Flipping through Hosseini’s pages gives one not just the plot and glimpse of a horrific lifetime of war-hit Afghanistan, but the innate feeling of connectivity to the souls of female leads within the book. The book, of course, transports us and provides us with a way of compassion and empathy for Afghani women, whose suffering has been matched only by a few groups in recent world history.
The tyranny of war had forced scores of people, including Tariq and his family from the novel, to abandon their homes and flee Afghanistan to settle in Pakistan and Iran. The Publishers Weekly magazine reviews, “Hosseini gives a robust portrait of a “patriarchal despotism” where women are agonisingly smitten by fathers, husbands and particularly sons, the bearing of male children being their sole path to their social status and the sole reason to their existence.” Hosseini’s tale is a powerful and harrowing depiction of Afghanistan and portrays the indomitable spirits of its leading ladies.
Hosseini describes the collapse of the communist revolution, the depredation of Soviet occupation, warfare that pit tribe against tribe, and the increase in the number of the straightforward and harsh Taliban, American intervention and finally, attempted reconstruction of Afghanistan by world powers.
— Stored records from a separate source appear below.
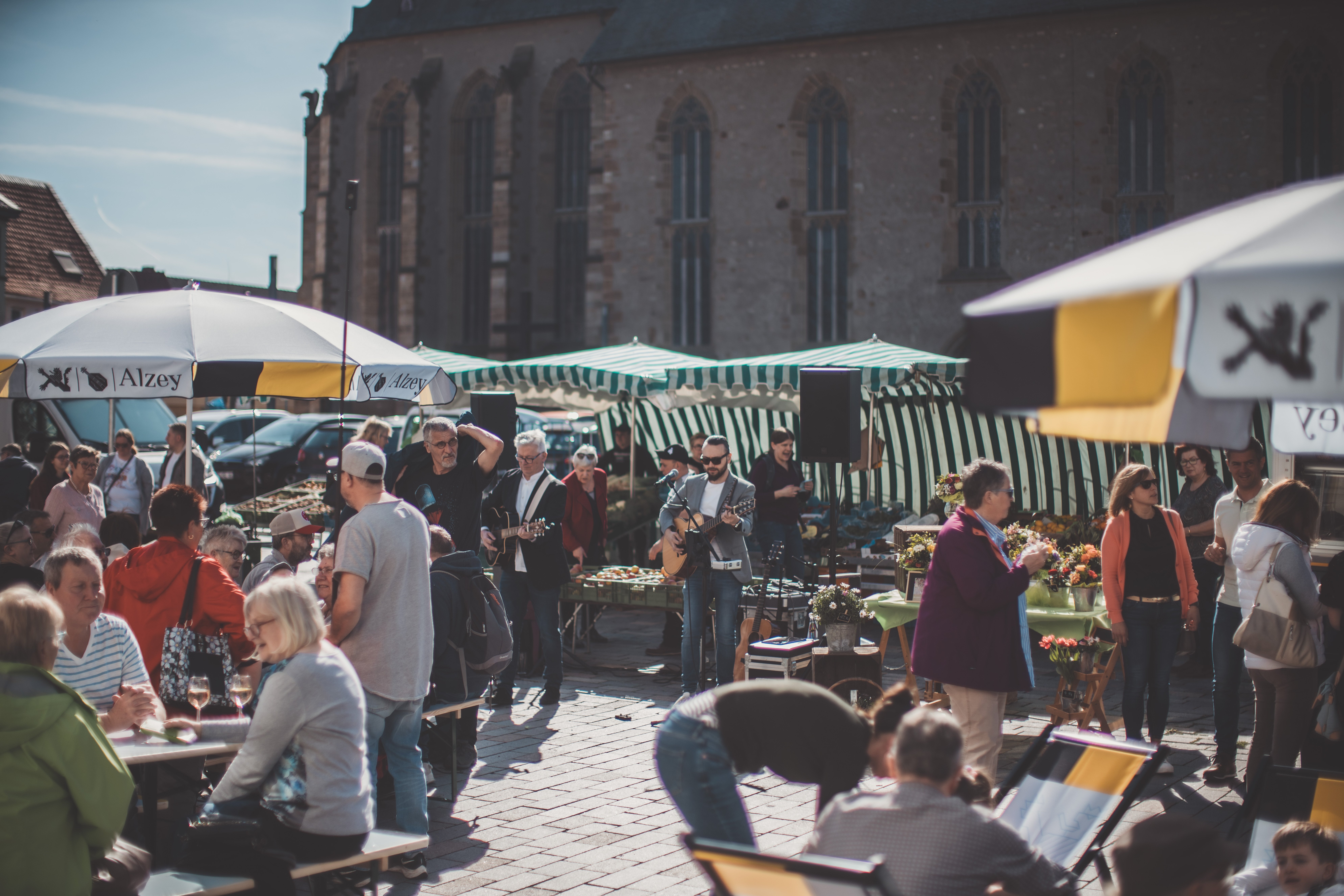 Zwischen den Marktständen sitzen die Leute unter Schirmen auf Bierzeltgarnituren. Zwei Musiker mit Gitarren und Sonnenbrillen stehen in der Mitte.
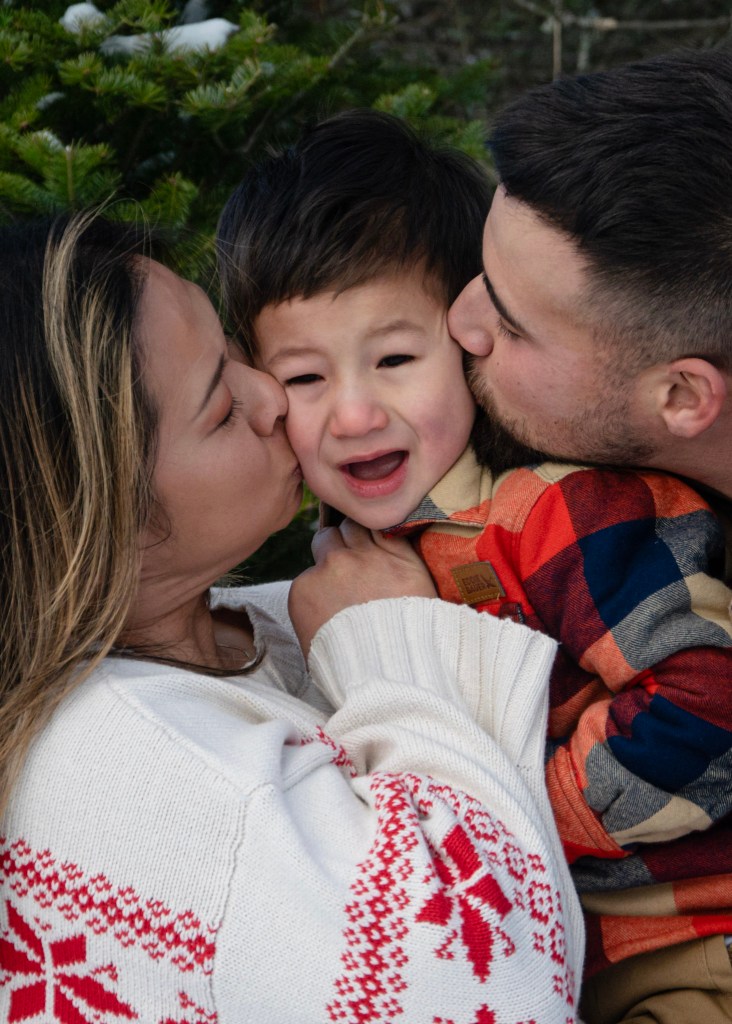 A family portrait featuring a woman and a man kissing a young child in between them. The child has a distressed expression while wearing a colorful plaid shirt. The adults are dressed warmly, with one wearing a white sweater adorned with red snowflake patterns, and the background shows greenery.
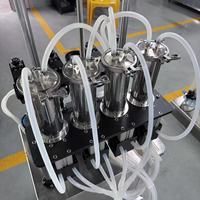 Remplisseuse de liquides sous vide semi-automatique pneumatique Zhongjie à 4 têtes pour cosmétiques et parfums, machine d'embouteillage, emballage en cartons, 10-500 ml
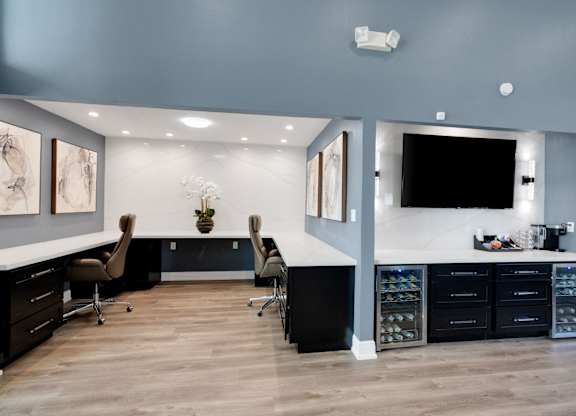 A modern home office with a desk, chairs, and a TV mounted on the wall.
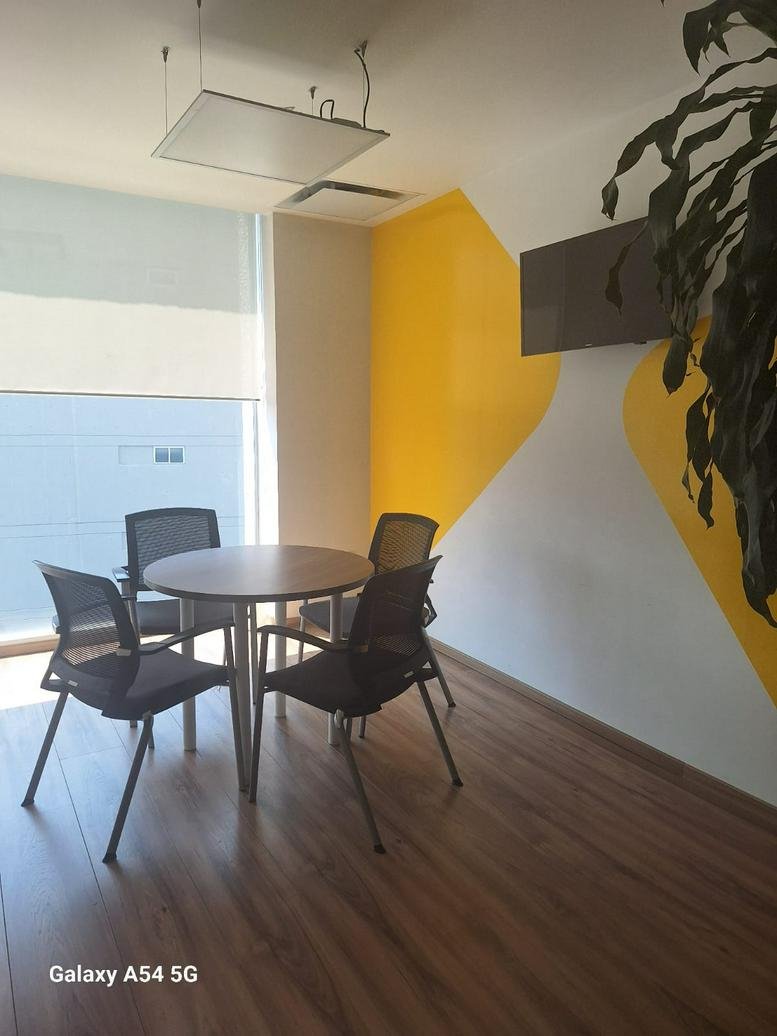 Small meeting area with a round table, four chairs, and a yellow feature wall.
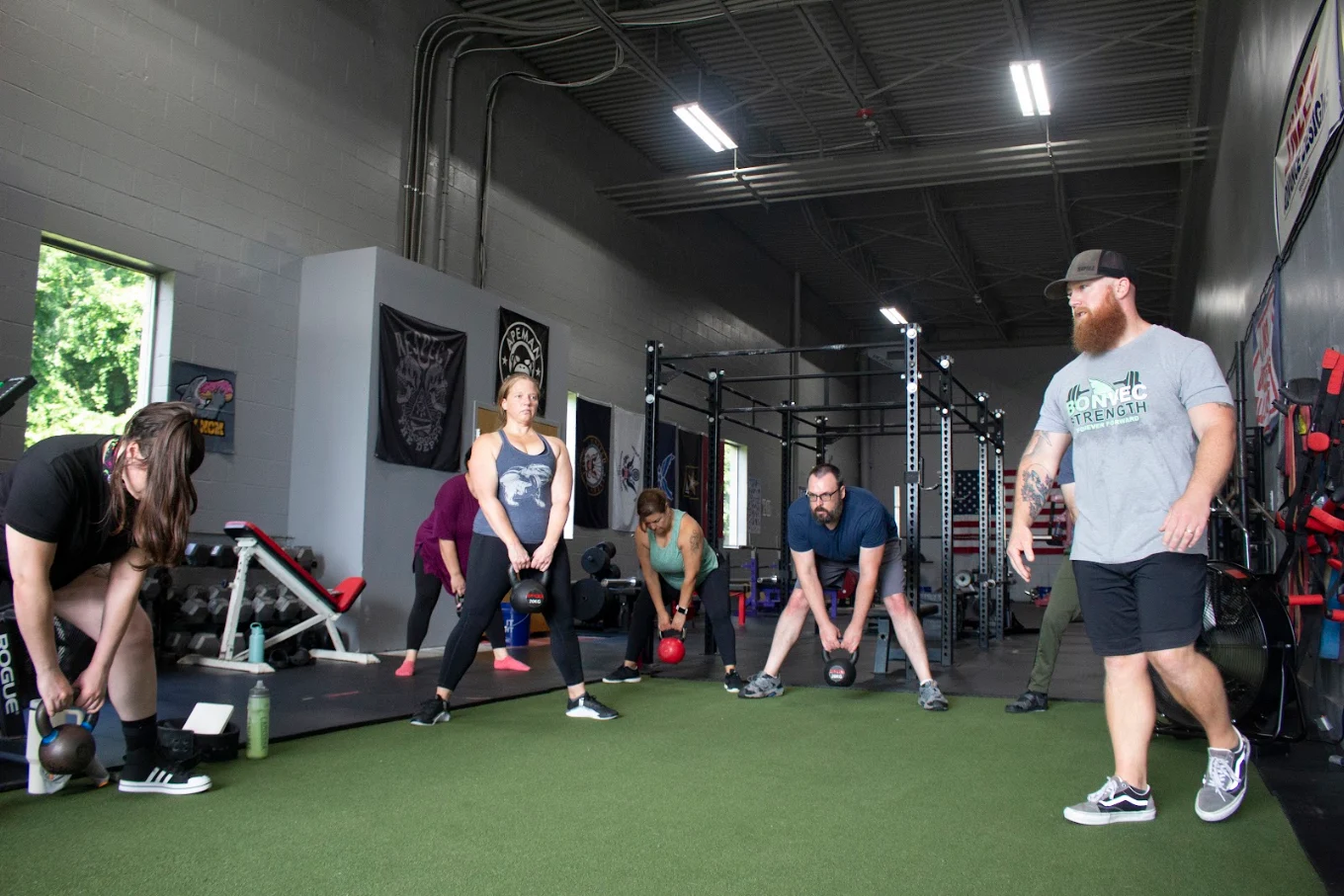 Coached kettlebell workout with members training at Bonvec Strength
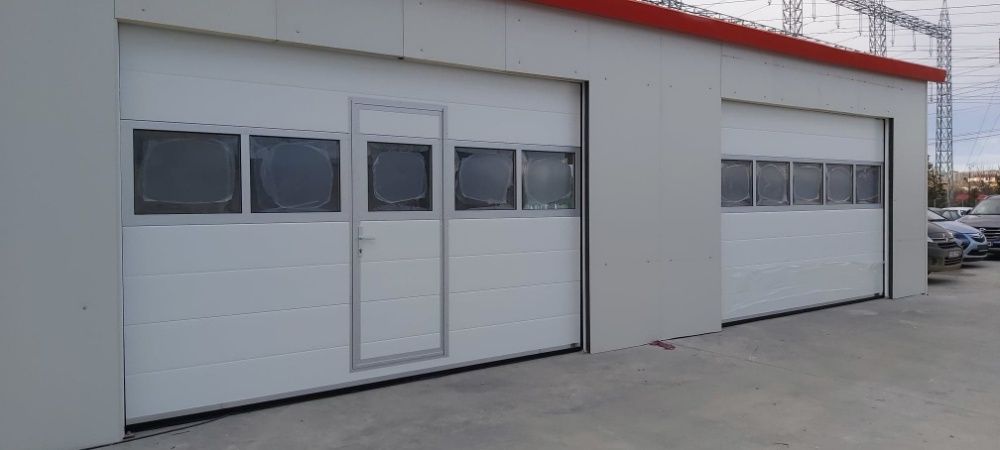 Usa de garaj sectionala izolata 2500L/2000H + automatizare cu 2 telec.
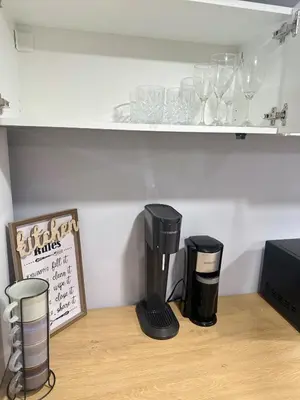 a counter with a coffee maker and glasses on a shelf at Soft Landing Spot Basement Hideout 2 bedroom apartment in Ajax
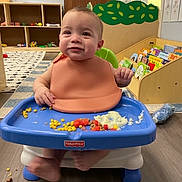 Kaiden joined the competition — help win amazing prizes! baby, high_chair, silicone_bib, food, corn, mashed_potatoes, tomatoes, floor, toys, book_shelf, books, door, carpet, child, indoor, smiling, furniture, feeding, playroom, person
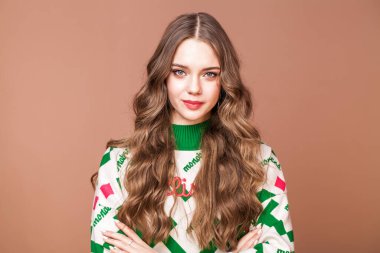 Bej arka planda genç ve güzel bir kızın stüdyo portresi.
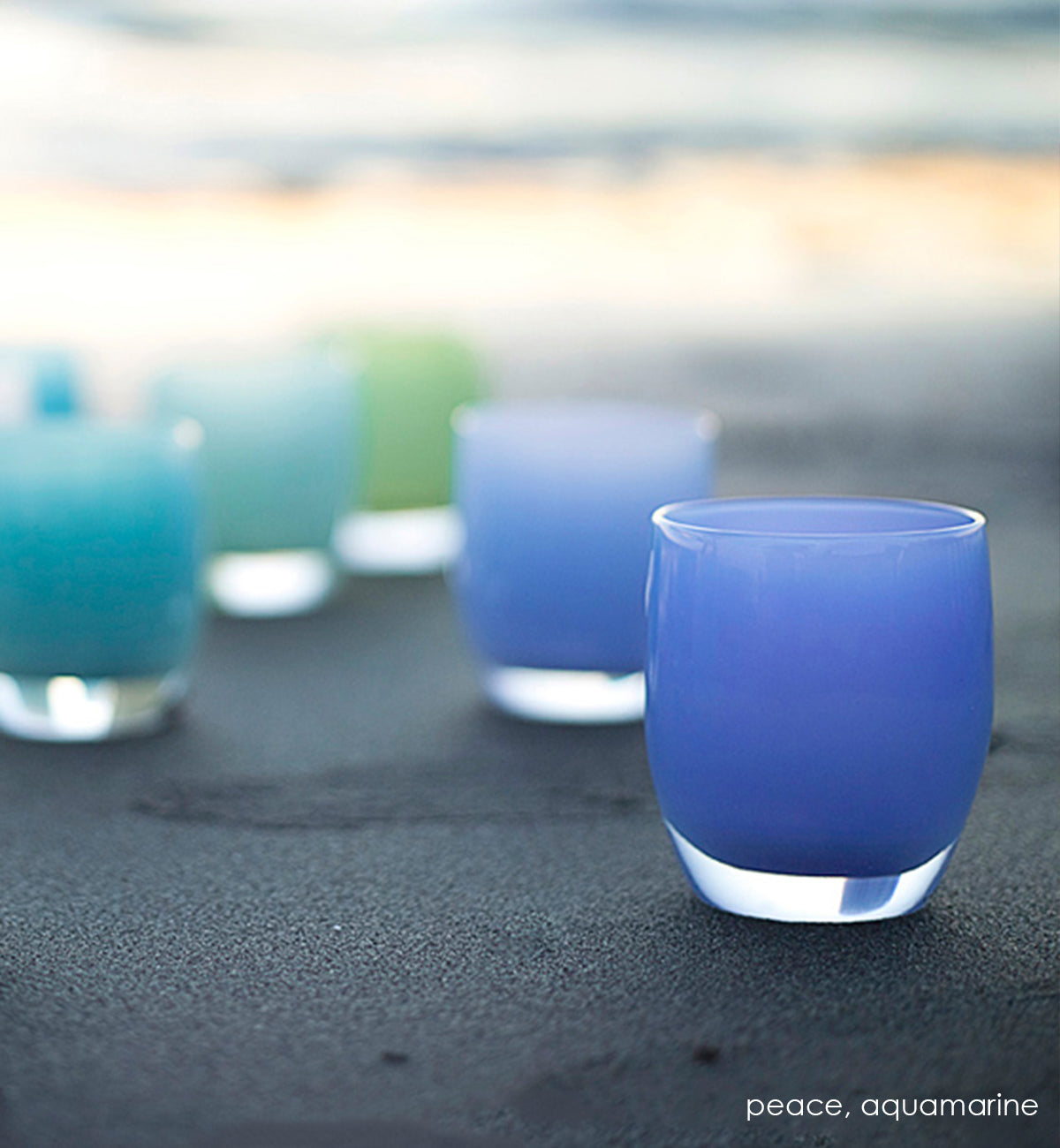 peace periwinkle blue hand-blown glass votive candle holder with aquamarine on the beach.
The author takes us through these periods through the eyes of Mariam and Laila, showing how external events far beyond their understanding frame their lives.
Hosseini is without doubt an edgy writer who promises to hold his readers within the brim of suspense throughout the journey of the book. A Thousand Splendid Suns is a book that speaks with more emotions than words, and is even more heart-stopping than his first book The Kite Runner.
It’s the story of Mariam and Laila insured by Afghan history from the 1970s to present times. Mariam is a decade older than Laila, and a mother-daughter closeness gradually develops in what’s initially a hostile and unacceptable relationship. Together, with the transition in mindset and behavioural change that the women acquire during their journey, there develops an intense sense of growing “fellow feeling” and “care” by the readers for the protagonists.
They are women completely reliant upon their patriarchs for sustenance. With further turning of the pages, I felt even more commiseration about the plight of these women in their conservative households. It is indeed the truth that feminist struggles began much before these events and have a century-old history to talk about, which has been suppressed by hidden powers for the sake of misogyny. Sadly, the societal structure never made space for them.
Women suffered not only through nuclear bombings like everyone else, not only were they beaten, tortured humiliated, imprisoned, with their fundamental human rights violated over and once more, they also suffered extensively from gender-based abuse. They were abducted and sold as slaves, forced into marriage to militia commanders, forced into prostitution, rapes and were victims of unjustifiable crimes.
Reforms and alternatives don’t just come from casual instruction or circulation of laws. It involves learning and unlearning of many things likewise — to yield off reluctance of mind, to unlearn misinterpreted texts and accept on-ground facts, and to act sensible enough to question what’s unjustifiable.
This is exactly what the story of King Amanullah of Afghanistan in the 1920s tells us about. He who brought hospitals, schools, banned forced marriages, raised the minimum marriageable age for girls had to, unfortunately, find himself as an old man in exile for his attempt to reform.
And therefore, it’s indeed a tribute to the courage, endurance, and resilience of Afghanistan and to an important insight that social prospects are cloudy and doubtful unless its women are educated and treated as equal beings. Mutual respect and care lays down the idea for a peaceful and harmonic society.